Sobre si las máquinas amenazan a los libros
Víctor Hugo Palacios |
Víctor Hugo Palacios Cruz
Fragmento de conferencia impartida
en la Universidad Católica Santo Toribio de Mogrovejo de Chiclayo, el jueves 23
de abril, con ocasión de los veinte años de la declaración del Día Mundial del
Libro por la UNESCO.
Como se dijo antes, a nuevos lectores nuevos autores.
La estrechez del sms o Twitter no ahoga sino que abre nuevas
formas de poesía. Aunque hay que decir que el haiku japonés se adelantó por unos siglos. Lo nuevo es la reformulación o tal vez la disolución del autor. Por
ejemplo, los fanfictions, o relatos
construidos a varias manos por internautas. Los soportes en línea y sus
interacciones crearán inéditas estructuras narrativas. De momento, dice Lorenzo
Soccavo, “son aún difíciles de discernir, pero creo que pueden vislumbrarse en
el universo de los videojuegos multijugador y en los universos en 3D del tipo Second life”. La edición digital seguirá
la narrativa transmedia del relato
“globalizado”.
Sin duda, la
digitalización favorece unos géneros y perjudica otros. Las ediciones de
material fragmentable –diccionarios, enciclopedias, atlas, gramáticas– se
adaptan sin resistencia a esta inmersión de textos en masas de unidades que se
leen de manera incompleta y discontinua. Estos son los primeros libros que sin
remedio dejarán de imprimirse. Influidos por los blogs, diarios, redes sociales y otros medios, son cada vez menos,
en cambio, los que se avienen a leer de largo ensayos y novelas, los formatos
más vulnerables en la era de lo virtual.
Por último, las
nuevas generaciones leen y a la vez escuchan música o tienen una red social
abierta. Lo que obliga a los escritores como a cualquier creador audiovisual, a
puntuar sus obras de segmentos separables y sobresaltos calculados para
aumentar el interés. No se piensa más en un lector fiel y paciente, sino en un
receptor con cada una de cuyos estímulos circundantes es inevitable competir.
La prosa virará hacia lo llamativo, breve e inconexo.

[DATOS DE ORIGEN]
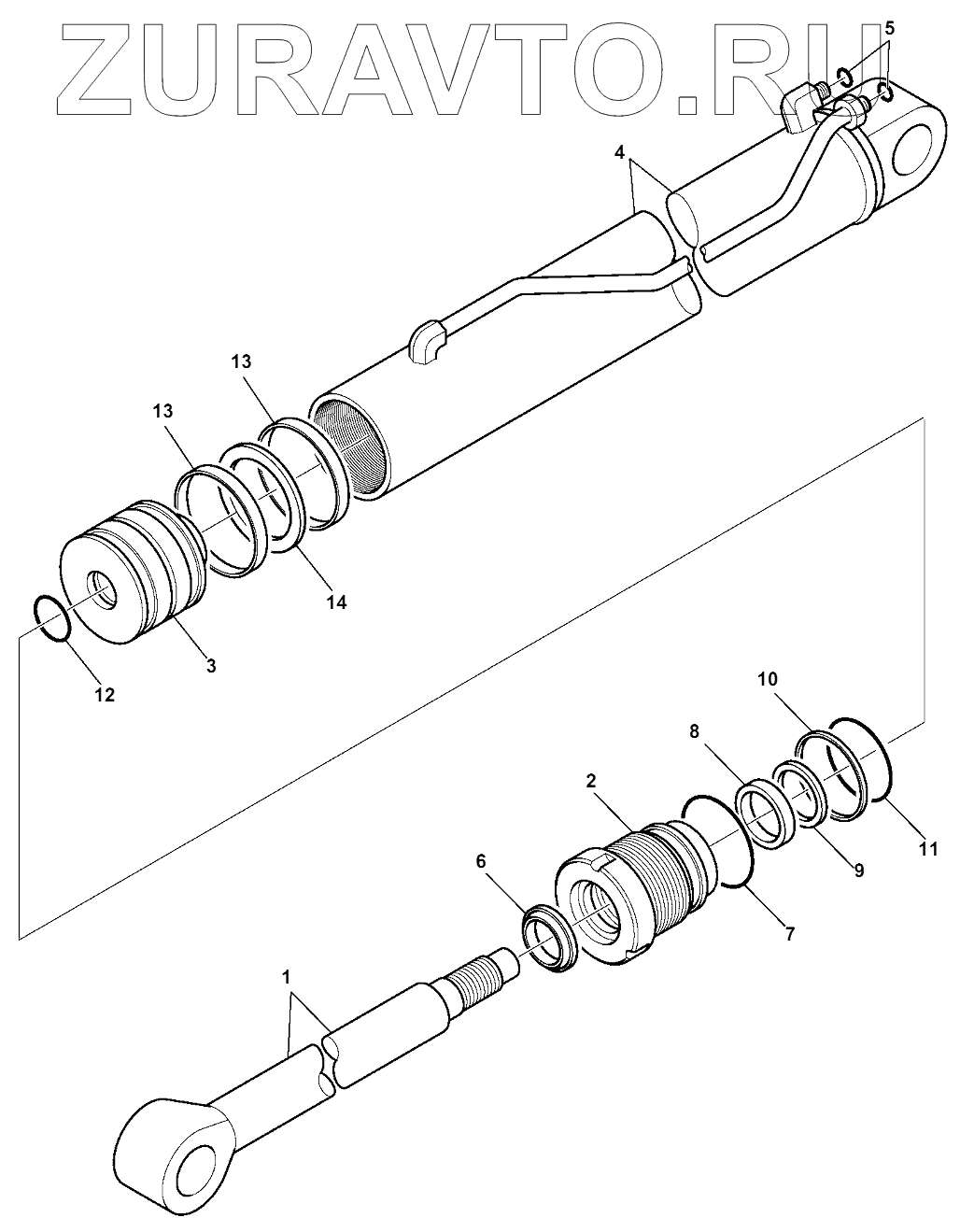 ZURAVTO.RU

5
4
13
13
14
3
12
10
8
2
11
9
6
7
1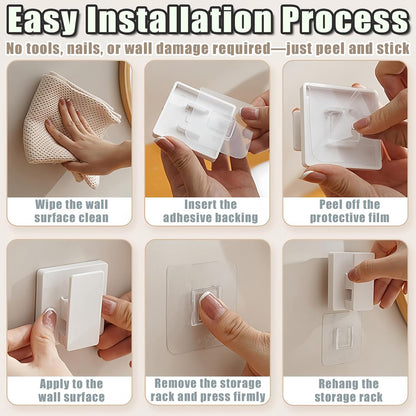 Easy Installation Process

No tools, nails, or wall damage required—just peel and stick

Wipe the wall surface clean

Insert the adhesive backing

Peel off the protective film

Apply to the wall surface

Remove the storage rack and press firmly

Rehang the storage rack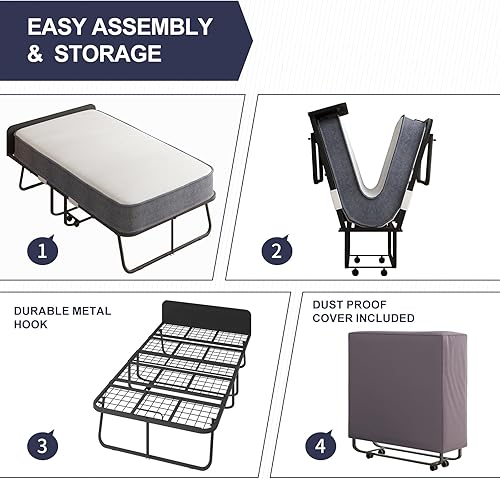 EASY ASSEMBLY
& STORAGE

1

2

DURABLE METAL HOOK

3

DUST PROOF COVER INCLUDED

4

[SOBRE EL EJERCICIO] ¿Podrías retomar el texto sobre los libros en la era digital a partir de su última oración?

[RESULTADO]
Y mientras la nueva literatura se toma su tiempo, la
industria editorial no cesa de poner en el mercado más títulos cada año. La
predicción de Bill Gates está lejos de cumplirse. Recordemos que el rollo
coexistió con el códice hasta el siglo X. Por cierto, la imputación que se hace
a los libros de deforestar la Tierra al usar papel fabricado con celulosa es en
parte injusta e interesada: cada vez se emplean más insumos reciclados. Por el
contrario, la sospechosa obsolescencia de los aparatos electrónicos levanta
montañas de chatarra cuyos metales calcinan el aire y los suelos.
Una curiosidad. El
fin del libro no es un debate exclusivo de este tiempo. En 1831 Alphonse
Lamartine escribía: “el pensamiento se expandirá por el mundo a la velocidad de
la luz, concebido al instante, instantáneamente escrito, entendido de
inmediato. Cubrirá la Tierra de un polo al otro: súbito, instantáneo, inflamado
del fervor del alma que lo alumbró. Será el reino de la palabra humana en toda
su plenitud. El pensamiento no tendrá tiempo de madurar, acumularse en la
forma, morosa y tardía, de un libro. Hoy el único libro posible es un
periódico”. En 1889, tras el invento del fonógrafo por Thomas Edison, Philip
Hubert anunciaba que “muchos libros y relatos no se darán nunca a la imprenta,
sino que llegarán a manos de los lectores –mejor dicho, los oyentes– en forma
de fonogramas”. Las fonotecas reemplazarían a las librerías y los narradores
orales ocuparían el lugar de los escritores. “Las damas –decía Uzanne– ya no dirán,
al hablar de un autor de éxito: ‘¡Qué gran escritor!’, sino que temblando de
emoción suspirarán: ‘¡Qué voz tan seductora y emocionante tiene este narrador!’” Sin embargo, el libro sobrevivió al
periódico y al fonógrafo, y posteriormente al cine y la televisión.
Pienso que un criterio útil para entrever el futuro es
discernir entre el libro como objeto encuadernado, y el acto de leer.
Seguiremos leyendo, sin duda, aunque el acto de leer se deshilache en
incontenibles pulsiones cognitivas o sensitivas. La cuestión es si el
significado intelectual y emocional del libro será suficiente para justificar,
primero, la conservación de los que ya existen, y segundo, la producción y
compra de nuevas unidades. Desde luego, su desaparición no es inminente, pero tampoco
totalmente imposible.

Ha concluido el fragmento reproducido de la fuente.